Rechtsgrundlage des betrieblichen Rauchverbots ist § 5 ArbStättV (Arbeitsstättenverordnung), der den Arbeitgeber verpflichtet, Nichtraucher vor Tabakrauch zu schützen. Die technische Regel für Arbeitsstätten ASR A4.2 konkretisiert die Anforderungen an Pausenräume und Sanitärräume und schreibt vor, dass in diesen Räumen kein Tabakrauch eindringen darf. Neben der ArbStättV können Landesnichtraucherschutzgesetze der deutschen Bundesländer weitergehende Verbote im Bereich öffentlicher Orte und Gaststätten vorsehen; für den betrieblichen Bereich gilt bundesweit § 5 ArbStättV als Mindeststandard.

Das Mitbestimmungsrecht des Betriebsrats bei Rauchverboten ergibt sich aus § 87 Abs. 1 Nr. 1 BetrVG (Ordnung des Betriebs und Verhalten der Arbeitnehmer) und § 87 Abs. 1 Nr. 7 BetrVG (Regelungen zum Gesundheitsschutz). Das Bundesarbeitsgericht (BAG) hat in mehreren Beschlüssen bestätigt, dass betriebliche Rauchverbote mitbestimmungspflichtig sind, da sie das Ordnungsverhalten der Arbeitnehmer im Betrieb betreffen und dem Gesundheitsschutz dienen. Der Arbeitgeber kann ein vollständiges Rauchverbot nicht einseitig anordnen, ohne den Betriebsrat zu beteiligen.

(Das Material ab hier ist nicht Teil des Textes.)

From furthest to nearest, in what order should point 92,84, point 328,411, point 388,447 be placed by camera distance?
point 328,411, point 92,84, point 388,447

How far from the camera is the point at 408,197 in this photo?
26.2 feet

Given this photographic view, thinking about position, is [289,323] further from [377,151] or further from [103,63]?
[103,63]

Eine Betriebsvereinbarung Rauchverbot schützt alle Beteiligten: Nichtraucher werden vor den gesundheitlichen Risiken des Passivrauchens nach den Erkenntnissen der Deutschen Krebshilfe und des Bundesinstituts für Risikobewertung (BfR) geschützt; Raucher erhalten klare Regeln über Raucherplätze und Rauchpausen; der Arbeitgeber erfüllt seine gesetzliche Fürsorgepflicht und vermeidet Haftungsrisiken aus § 618 BGB und Schadensersatzansprüche wegen gesundheitlicher Schäden durch Passivrauch. Eine auf forms-legal.com erstellte Betriebsvereinbarung Rauchverbot enthält alle gesetzlich erforderlichen Regelungen und kann an die spezifischen Verhältnisse des Betriebs angepasst werden.

Die Betriebsvereinbarung regelt auch die Frage von Raucherpausen: Grundsätzlich hat der Arbeitnehmer keinen gesetzlichen Anspruch auf bezahlte Raucherpausen über die gesetzlichen Pausen nach § 4 ArbZG hinaus. Die Vereinbarung kann festlegen, ob Raucherpausen als Arbeitszeit gelten oder nicht, ob und wie oft Raucher das Gebäude verlassen dürfen und ob Zeitausgleich für Raucherpausen erforderlich ist. Klare Regelungen reduzieren Konflikte erheblich und schaffen Gleichbehandlung zwischen rauchenden und nichtrauchenden Beschäftigten im Betrieb.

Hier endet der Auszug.